WASHINGTON (AP) — Most Americans are willing to pay a little more each month to fight global warming — but only a tiny bit, according to a new poll. Still, environmental policy experts hail that as a hopeful sign.
Seventy-one percent want the federal government to do something about global warming, including 6 percent who think the government should act even though they are not sure that climate change is happening, according to a poll conducted by The Associated Press-NORC Center for Public Affairs Research and the Energy Policy Institute at the University of Chicago.
And those polled said they'd be willing to foot a little of that cost in higher electric bills.
If the cost of fighting climate change is only an additional $1 a month, 57 percent of Americans said they would support that. But as that fee goes up, support for it plummets. At $10 a month, 39 percent were in favor and 61 percent opposed. At $20 a month, the public is more than 2-to-1 against it. And only 1-in-5 would support $50 a month.
"I feel we need to make small sacrifices — and money is a small sacrifice — to make life better for future generations, " said Sarah Griffin, a 63-year-old retired teacher in central Pennsylvania. "Surely I have enough money to spend on something that's worthwhile."
Greg Davis, a 27-year-old post-graduate student in Columbus, Ohio, agreed: "It's far more important to protect the environment than to save money. I think that's true for businesses as well as individuals."
That a majority is willing to pay more is a new phenomenon, said Tom Dietz, professor of sociology and environmental science and policy at Michigan State University.
"While the amounts may seem small, the willingness to take action, even if there are some out-of-pocket costs, is encouraging," Dietz said in an email.
Dana Fisher, director of the Program for Society and the Environment at the University of Maryland, said it's noteworthy that a majority was "willing to pay at all," and added that the levels of support for $10 a month and $20 a month are significant.
But so was the opposition to higher costs.
James Osadzinski, 52 of Rockford, Illinois, said simply: "I have a set budget.
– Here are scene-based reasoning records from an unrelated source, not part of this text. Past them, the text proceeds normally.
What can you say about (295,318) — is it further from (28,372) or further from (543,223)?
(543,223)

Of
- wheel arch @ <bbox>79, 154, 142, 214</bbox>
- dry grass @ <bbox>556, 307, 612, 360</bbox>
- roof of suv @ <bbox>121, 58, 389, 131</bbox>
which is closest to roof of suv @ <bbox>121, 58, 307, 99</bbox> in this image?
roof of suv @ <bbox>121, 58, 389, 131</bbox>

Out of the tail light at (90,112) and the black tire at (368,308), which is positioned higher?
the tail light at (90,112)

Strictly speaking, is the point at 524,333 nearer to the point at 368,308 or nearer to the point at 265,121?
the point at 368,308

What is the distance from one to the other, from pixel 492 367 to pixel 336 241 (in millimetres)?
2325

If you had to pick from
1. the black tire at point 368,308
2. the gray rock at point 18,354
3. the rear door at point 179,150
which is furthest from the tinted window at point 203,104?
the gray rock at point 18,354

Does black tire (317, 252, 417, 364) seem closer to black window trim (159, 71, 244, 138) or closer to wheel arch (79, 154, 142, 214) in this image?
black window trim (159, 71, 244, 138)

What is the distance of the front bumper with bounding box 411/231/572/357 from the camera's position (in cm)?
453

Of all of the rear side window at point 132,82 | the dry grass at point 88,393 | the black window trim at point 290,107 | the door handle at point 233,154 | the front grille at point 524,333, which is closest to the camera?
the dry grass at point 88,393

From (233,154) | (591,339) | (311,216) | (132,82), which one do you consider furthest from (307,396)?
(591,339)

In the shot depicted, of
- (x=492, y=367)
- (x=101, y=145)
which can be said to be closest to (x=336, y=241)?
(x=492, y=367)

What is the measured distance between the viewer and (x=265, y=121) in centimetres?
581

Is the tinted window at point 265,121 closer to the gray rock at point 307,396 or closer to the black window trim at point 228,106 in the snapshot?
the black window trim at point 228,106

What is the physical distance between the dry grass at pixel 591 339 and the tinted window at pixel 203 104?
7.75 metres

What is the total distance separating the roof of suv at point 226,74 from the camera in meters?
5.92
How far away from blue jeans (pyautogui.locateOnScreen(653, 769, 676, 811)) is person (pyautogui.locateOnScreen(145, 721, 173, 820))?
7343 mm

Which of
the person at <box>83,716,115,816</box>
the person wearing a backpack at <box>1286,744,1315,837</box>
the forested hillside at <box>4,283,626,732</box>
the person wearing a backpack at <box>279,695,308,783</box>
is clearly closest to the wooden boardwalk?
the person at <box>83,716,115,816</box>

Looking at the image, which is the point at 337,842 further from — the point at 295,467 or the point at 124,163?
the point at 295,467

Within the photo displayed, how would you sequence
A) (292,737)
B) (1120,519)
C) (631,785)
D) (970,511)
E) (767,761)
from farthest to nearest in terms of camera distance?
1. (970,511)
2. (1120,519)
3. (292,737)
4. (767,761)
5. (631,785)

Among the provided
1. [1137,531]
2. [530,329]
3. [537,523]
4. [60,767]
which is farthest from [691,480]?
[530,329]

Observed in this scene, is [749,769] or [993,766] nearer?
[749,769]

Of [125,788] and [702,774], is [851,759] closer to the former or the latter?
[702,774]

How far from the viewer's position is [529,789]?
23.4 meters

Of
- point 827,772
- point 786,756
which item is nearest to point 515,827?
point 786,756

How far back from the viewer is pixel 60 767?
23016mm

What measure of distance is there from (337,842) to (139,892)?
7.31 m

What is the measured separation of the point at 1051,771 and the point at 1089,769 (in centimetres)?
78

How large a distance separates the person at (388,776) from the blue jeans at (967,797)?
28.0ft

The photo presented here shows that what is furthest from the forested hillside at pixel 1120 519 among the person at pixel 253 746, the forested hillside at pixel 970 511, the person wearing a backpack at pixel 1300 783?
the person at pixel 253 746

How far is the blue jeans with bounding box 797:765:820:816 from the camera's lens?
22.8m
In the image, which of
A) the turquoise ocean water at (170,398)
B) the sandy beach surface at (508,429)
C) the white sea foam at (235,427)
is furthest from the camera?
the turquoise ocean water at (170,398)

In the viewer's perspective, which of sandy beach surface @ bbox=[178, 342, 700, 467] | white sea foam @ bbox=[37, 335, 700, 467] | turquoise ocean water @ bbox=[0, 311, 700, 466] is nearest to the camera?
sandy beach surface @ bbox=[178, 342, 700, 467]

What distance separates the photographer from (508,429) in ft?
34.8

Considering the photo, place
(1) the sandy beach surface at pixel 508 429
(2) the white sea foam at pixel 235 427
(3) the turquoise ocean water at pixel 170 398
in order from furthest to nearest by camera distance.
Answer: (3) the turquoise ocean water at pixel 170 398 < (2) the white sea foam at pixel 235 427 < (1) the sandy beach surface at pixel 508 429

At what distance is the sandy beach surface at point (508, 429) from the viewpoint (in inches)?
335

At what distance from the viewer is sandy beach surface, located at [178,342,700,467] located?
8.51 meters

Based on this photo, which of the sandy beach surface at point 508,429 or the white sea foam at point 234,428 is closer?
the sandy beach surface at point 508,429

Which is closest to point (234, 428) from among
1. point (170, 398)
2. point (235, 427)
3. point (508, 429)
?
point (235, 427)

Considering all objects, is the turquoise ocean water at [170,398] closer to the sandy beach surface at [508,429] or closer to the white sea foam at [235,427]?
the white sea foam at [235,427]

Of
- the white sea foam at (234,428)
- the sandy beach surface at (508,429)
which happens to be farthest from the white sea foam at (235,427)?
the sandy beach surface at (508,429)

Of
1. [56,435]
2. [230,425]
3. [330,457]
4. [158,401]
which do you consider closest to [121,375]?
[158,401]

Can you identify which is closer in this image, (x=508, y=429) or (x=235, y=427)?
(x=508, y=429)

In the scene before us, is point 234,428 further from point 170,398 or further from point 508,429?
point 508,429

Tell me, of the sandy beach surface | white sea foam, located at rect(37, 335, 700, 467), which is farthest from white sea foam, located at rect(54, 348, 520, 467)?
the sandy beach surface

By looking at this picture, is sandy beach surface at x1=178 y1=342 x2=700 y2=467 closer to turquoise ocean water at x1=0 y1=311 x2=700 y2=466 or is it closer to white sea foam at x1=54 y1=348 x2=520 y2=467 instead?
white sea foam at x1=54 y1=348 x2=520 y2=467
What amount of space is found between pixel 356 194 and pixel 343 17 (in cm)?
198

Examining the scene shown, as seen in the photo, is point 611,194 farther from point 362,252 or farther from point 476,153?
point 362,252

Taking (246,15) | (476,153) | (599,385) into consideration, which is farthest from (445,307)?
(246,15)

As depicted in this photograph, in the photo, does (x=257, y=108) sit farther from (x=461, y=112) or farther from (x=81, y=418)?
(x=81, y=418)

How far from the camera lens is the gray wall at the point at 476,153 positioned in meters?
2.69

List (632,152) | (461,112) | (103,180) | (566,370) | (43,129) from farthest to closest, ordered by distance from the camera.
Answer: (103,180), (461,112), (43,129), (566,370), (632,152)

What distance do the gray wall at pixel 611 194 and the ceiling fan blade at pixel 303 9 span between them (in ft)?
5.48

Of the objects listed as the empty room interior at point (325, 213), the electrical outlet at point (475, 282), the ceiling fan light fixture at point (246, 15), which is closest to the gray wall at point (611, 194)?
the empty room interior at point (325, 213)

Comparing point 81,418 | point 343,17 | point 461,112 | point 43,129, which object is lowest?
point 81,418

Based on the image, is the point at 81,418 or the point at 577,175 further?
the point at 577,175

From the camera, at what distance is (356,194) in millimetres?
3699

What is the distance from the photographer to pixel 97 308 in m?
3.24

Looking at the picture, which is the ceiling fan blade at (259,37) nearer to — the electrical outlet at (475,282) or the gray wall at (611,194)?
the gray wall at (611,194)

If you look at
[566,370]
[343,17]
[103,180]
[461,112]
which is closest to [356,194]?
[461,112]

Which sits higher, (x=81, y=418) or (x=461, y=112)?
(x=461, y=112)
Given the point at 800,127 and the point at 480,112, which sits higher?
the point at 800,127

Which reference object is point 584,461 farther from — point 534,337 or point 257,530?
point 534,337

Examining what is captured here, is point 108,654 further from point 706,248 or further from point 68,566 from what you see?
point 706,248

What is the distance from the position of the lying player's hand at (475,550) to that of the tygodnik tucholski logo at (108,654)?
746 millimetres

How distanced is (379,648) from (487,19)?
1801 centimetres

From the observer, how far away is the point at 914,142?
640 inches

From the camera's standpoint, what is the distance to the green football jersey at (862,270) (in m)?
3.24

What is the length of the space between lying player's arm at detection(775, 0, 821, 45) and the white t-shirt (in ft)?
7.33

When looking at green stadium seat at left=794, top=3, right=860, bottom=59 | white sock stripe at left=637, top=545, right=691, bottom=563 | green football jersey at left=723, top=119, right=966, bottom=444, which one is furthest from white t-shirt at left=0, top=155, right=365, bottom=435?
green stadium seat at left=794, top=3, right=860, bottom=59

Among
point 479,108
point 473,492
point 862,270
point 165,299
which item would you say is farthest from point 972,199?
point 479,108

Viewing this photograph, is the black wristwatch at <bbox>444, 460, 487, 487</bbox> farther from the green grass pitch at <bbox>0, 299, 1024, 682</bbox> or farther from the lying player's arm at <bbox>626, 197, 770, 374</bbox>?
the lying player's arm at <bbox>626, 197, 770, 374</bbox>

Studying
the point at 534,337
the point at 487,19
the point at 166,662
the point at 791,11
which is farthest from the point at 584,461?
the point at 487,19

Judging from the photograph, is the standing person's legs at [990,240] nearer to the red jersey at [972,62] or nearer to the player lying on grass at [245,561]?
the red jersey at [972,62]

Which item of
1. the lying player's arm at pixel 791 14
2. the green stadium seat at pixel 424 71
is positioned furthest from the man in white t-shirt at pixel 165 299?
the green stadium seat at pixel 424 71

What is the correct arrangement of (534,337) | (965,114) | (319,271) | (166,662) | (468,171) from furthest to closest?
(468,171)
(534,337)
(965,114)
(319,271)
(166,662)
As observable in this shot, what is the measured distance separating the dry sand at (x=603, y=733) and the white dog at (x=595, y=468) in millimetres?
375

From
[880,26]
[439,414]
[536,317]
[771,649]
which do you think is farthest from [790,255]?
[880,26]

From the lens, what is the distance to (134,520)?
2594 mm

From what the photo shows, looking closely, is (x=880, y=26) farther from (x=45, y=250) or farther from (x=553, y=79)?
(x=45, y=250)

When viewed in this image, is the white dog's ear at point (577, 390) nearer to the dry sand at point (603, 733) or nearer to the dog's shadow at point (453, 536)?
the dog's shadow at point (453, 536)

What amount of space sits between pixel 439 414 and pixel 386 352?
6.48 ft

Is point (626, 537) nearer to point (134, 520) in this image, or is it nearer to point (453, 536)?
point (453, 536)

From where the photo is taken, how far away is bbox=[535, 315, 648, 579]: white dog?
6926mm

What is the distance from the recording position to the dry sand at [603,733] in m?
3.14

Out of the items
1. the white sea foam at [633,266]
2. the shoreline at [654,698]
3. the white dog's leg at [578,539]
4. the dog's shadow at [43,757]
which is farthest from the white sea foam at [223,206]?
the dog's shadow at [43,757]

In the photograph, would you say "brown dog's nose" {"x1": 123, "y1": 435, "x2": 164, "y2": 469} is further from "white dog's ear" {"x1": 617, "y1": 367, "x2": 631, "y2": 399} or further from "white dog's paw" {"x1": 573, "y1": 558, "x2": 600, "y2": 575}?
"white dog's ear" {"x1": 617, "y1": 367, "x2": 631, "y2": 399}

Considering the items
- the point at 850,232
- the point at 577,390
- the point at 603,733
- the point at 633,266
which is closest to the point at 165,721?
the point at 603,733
I don't have the money," while for 26-year-old nurse Marina Shertzer of Pensacola, Florida, it doesn't make sense because she doesn't see climate change as a threat, but something cyclical and normal.
Of those polled, 77 percent said climate change is happening, 13 percent weren't sure, and only 10 percent said it wasn't happening.
There remains a partisan divide in how Americans view climate change. While 84 percent of Democrats and 55 percent of independents view global warming as a fact and a problem that the government needs to address, only 43 percent for Republicans agree. And 18 percent of Republicans said they think climate change is happening but don't think the government should address the issue.
Slightly more than half of Americans — 54 percent — said they approved of Obama administration rules to cut pollution from coal power plants, the biggest emitter of heat-trapping carbon dioxide. When the question also mentions that thousands of jobs may be eliminated while reducing coal use by one-third, only 45 percent favor the policy; 29 percent are opposed.
Last December, 190 nations in the world signed an agreement to reduce greenhouse gas emissions. Two-thirds of those polled were at least moderately confident that the United States could meet its obligations. But about the same number of Americans weren't that sure that China — the No. 1 polluter — and India could meet their goals.
Davis, the Ohio student, wasn't very optimistic about the future
"I think as the younger generation starts displacing the older people, I think we'll get somewhere," he said. "But I'm afraid that may be too late."
The AP-NORC poll of 1,096 adults was conducted Aug. 11-14 using a sample drawn from NORC's probability-based AmeriSpeak panel, which is designed to be representative of the U.S. population. The margin of sampling error for all respondents is plus or minus 3.6 percentage points.
The survey was paid for by the Energy Policy Institute at the University of Chicago.
Respondents were first selected randomly using address-based sampling methods, and later interviewed online or by phone.